Bright, Thrijv’s sister company, is planning to utilize Thrijv’s technologies and dwelling solutions to build the modern villages of tomorrow.
ThrijvWell, Thrijv’s second sister company, is developing a home connectivity and automation application, including wearables, built upon 4-pillars of wellness: self, home, community and planet. The principle is holistic wellness: human and planetary well-being are intertwined and symbiotic. Wellness of one is not possible without wellness of the other.
In order for Thrijv to succeed in our mission to build truly nurturing and regenerative ecosystems, we must be unapologetically uncompromising in our approach.
Let’s talk about resilience next – do you have a story you can share with us?
I’ve failed more times than I’ve succeeded. The ratio is changing in my favor.
We are, generally speaking, far too afraid to fail. Being conditioned to win at all costs, be the best, dominate, celebrate success, admonish failure: all of these habits enforced by societal norms cause us too often to miss the big picture… There are no failures, only lessons to be learned.
My last startup was big. Annual growth of over 400%. Prestigious clients. Amazing talent. Rapid global expansions. Beating the odds and setting new benchmarks were the norm. After 5 years as the CEO and founder, my journey there ended. It’s a complicated story, and I bore the brunt of the guilt and blame for my departure. At some point we stopped seeing eye-to-eye. Our future was so very bright, but it was corporate. Even a $100M deal couldn’t stop what was coming. I pushed back. I tried to work around it, to no avail. Despite my best efforts, and the support of many talented men and women, they had to move on without me. My company now grows in my absence. In the end, I wanted nothing else to do with a tech startup, let alone start one of my own again.
I learned too much to leave it at that. I acquired knowledge, skills, intuition, and a vision of what the future should look like, for me and for others. For a brief moment I saw myself as a failure. Now I see why I was given the opportunity to learn. Perspective is everything. Always follow your intuition. Never stop failing.
Conversations about M&A are often focused on multibillion dollar transactions – but M&A can be an important part of a small or medium business owner’s journey. We’d love to hear about your experience with selling businesses.
Yes. Several times. Some bore financial fruit. Others provided freedom.
This lesson should be short, if the most important wisdom is to be provided. Watch for and accept change when it presents itself and it excites you.

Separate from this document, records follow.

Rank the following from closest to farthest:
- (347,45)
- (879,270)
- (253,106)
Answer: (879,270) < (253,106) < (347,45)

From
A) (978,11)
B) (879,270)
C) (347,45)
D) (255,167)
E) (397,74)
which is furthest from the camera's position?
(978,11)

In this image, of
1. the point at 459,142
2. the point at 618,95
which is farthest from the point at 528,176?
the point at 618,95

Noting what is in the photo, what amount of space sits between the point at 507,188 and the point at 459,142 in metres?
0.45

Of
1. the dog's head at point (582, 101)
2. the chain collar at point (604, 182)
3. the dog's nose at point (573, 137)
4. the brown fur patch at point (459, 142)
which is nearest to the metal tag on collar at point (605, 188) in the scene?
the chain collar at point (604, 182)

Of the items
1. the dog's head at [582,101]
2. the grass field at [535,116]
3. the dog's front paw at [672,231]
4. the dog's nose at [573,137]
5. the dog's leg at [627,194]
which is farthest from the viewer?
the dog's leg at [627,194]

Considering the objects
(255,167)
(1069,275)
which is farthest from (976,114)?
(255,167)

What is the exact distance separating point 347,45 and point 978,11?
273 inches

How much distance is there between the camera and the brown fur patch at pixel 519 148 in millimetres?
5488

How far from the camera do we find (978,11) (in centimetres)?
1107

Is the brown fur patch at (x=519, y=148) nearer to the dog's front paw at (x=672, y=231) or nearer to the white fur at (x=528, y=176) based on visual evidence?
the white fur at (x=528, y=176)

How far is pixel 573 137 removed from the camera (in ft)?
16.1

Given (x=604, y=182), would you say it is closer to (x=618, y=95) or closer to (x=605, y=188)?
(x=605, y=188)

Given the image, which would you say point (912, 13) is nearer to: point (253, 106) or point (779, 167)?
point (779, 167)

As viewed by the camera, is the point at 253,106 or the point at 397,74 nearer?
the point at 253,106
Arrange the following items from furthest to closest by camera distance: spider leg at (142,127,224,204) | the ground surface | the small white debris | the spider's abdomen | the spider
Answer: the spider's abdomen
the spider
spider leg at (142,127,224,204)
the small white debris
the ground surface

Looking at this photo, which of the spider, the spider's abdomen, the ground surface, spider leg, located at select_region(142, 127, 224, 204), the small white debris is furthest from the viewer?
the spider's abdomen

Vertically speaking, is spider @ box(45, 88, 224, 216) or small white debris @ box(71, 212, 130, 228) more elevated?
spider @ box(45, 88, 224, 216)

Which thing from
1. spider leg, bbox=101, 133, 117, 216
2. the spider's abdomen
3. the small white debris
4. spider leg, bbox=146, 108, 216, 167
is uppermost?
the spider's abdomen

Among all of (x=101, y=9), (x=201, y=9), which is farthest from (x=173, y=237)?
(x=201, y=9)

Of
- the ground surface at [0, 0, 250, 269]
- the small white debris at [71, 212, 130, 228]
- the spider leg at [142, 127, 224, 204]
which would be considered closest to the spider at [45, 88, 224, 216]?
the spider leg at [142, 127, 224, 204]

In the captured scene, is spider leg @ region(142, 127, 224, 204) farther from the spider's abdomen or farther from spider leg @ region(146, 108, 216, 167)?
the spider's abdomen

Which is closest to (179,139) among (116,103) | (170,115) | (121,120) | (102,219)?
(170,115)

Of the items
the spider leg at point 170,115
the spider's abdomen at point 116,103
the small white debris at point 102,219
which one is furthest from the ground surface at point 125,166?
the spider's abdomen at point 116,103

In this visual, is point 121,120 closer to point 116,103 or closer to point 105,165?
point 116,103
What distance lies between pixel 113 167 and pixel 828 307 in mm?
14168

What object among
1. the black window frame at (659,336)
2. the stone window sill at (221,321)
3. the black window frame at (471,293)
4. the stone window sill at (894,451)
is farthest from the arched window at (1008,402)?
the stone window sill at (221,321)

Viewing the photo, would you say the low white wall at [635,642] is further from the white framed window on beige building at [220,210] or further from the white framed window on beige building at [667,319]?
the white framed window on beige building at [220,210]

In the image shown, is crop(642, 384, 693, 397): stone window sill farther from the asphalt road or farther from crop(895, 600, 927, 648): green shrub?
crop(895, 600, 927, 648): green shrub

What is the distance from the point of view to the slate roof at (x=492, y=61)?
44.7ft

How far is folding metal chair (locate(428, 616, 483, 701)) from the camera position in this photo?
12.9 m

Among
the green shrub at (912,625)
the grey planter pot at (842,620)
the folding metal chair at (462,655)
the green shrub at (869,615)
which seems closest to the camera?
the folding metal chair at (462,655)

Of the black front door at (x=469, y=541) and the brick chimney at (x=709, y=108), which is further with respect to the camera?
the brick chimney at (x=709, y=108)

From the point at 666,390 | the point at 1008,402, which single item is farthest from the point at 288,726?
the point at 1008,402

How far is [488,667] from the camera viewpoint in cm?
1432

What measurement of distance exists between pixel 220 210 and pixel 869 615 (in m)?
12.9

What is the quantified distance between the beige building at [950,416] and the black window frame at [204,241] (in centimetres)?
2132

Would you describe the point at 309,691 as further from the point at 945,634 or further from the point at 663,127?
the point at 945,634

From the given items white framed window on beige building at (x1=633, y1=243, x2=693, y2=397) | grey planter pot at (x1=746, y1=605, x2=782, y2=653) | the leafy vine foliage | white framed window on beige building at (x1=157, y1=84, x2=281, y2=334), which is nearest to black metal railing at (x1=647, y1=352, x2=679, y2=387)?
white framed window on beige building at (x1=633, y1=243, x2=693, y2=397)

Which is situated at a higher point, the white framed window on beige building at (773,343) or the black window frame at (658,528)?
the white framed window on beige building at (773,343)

Selling a business isn’t always about the money, though it most certainly is a perk. Selling a business provides an opportunity to move attention to the next best thing for you. It comes with a severance package of knowledge, network, support, skills, and most importantly, renewed purpose. If you always look at a business as an opportunity to learn, and making money as the bonus, the next one will always be more rewarding.